[ASSIGNMENT] Please quote the lines word for word, beginning with the line that contains "Texas Instruments 405-Lic" and ending with the line that contains "Wireless CarPlay Adapter", both included, and leave the pictures out.

[DATA FOR ANALYSIS]
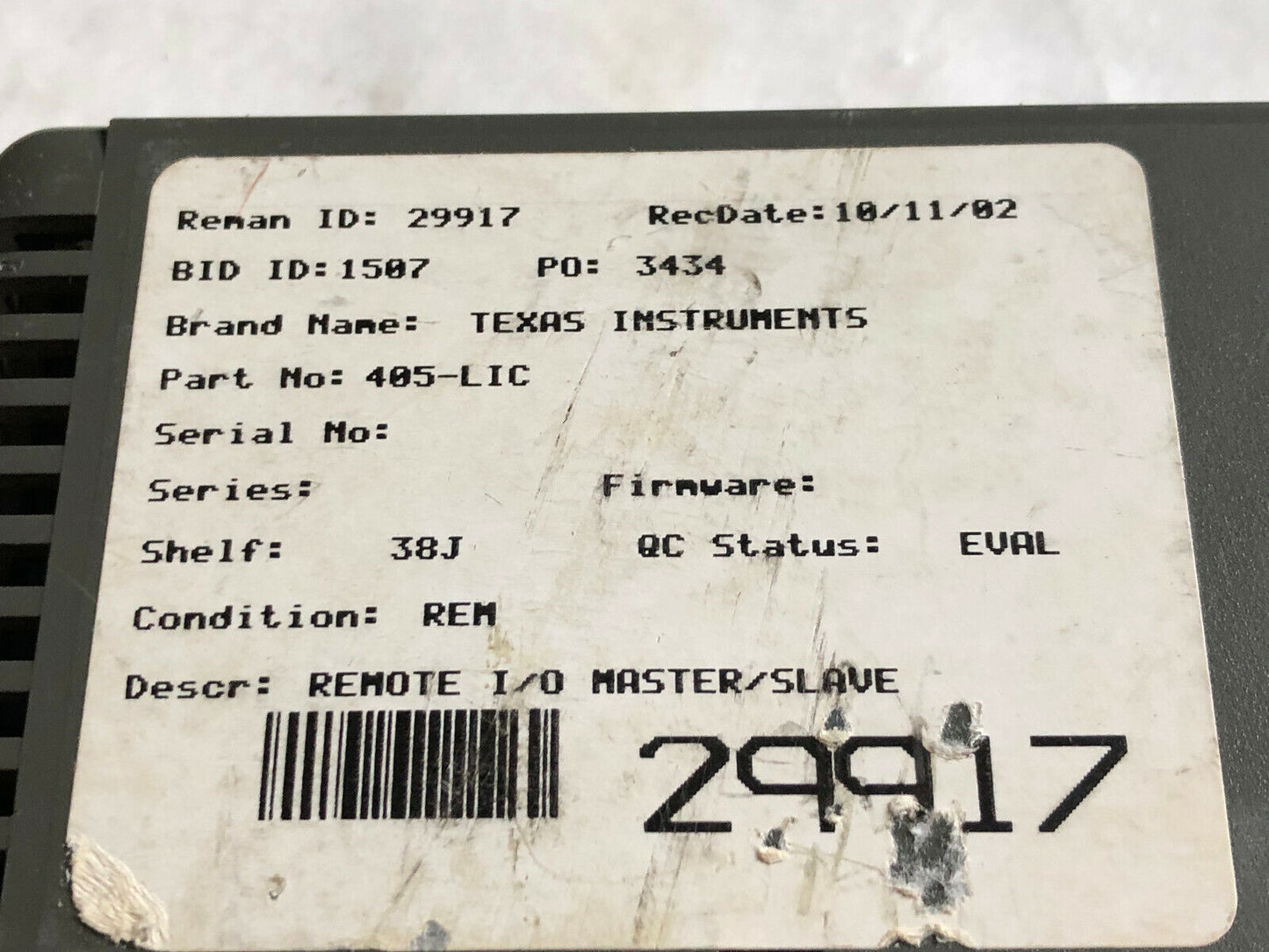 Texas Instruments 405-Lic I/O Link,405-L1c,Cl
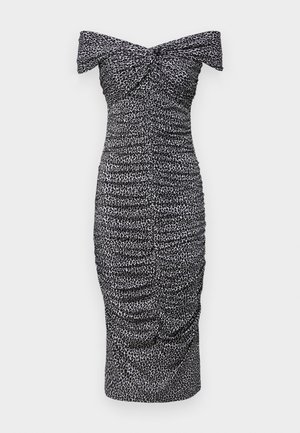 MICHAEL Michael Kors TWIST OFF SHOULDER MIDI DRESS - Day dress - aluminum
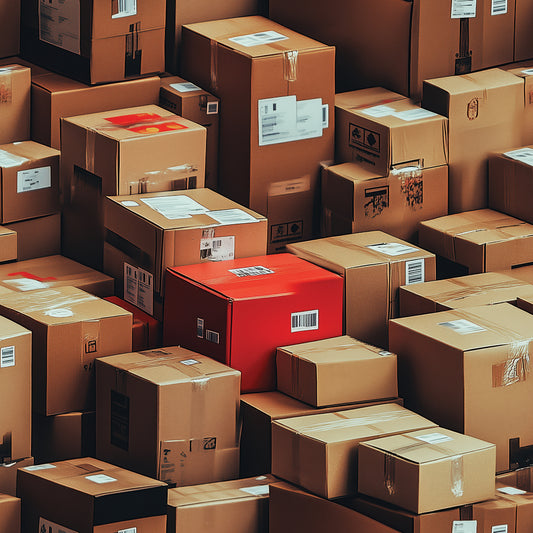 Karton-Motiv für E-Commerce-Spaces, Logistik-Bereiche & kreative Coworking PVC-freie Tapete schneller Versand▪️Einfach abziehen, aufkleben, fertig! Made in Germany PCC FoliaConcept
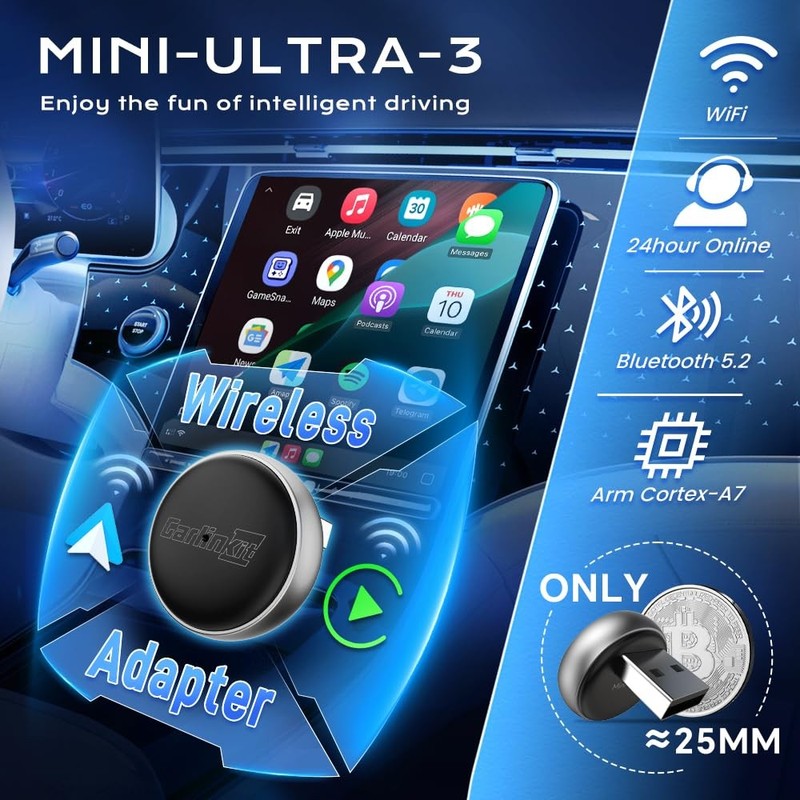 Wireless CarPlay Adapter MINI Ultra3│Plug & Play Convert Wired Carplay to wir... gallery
* * *
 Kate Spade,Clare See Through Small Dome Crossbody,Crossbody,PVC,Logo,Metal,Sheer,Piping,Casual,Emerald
--
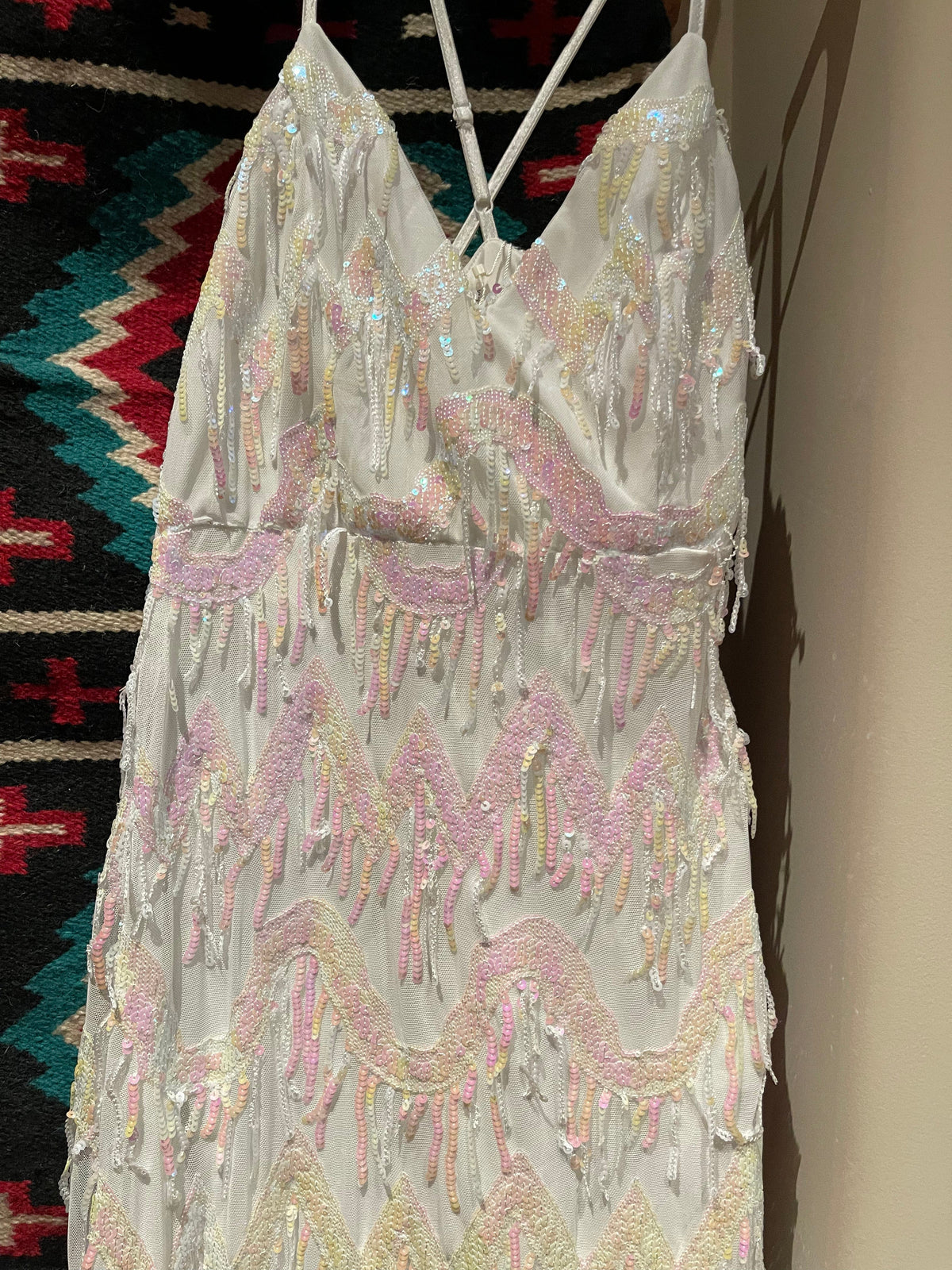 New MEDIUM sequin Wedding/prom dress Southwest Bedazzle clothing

[TASK RESPONSE]
 Texas Instruments 405-Lic I/O Link,405-L1c,Cl
 MICHAEL Michael Kors TWIST OFF SHOULDER MIDI DRESS - Day dress - aluminum
 Karton-Motiv für E-Commerce-Spaces, Logistik-Bereiche & kreative Coworking PVC-freie Tapete schneller Versand▪️Einfach abziehen, aufkleben, fertig! Made in Germany PCC FoliaConcept
 Wireless CarPlay Adapter MINI Ultra3│Plug & Play Convert Wired Carplay to wir... gallery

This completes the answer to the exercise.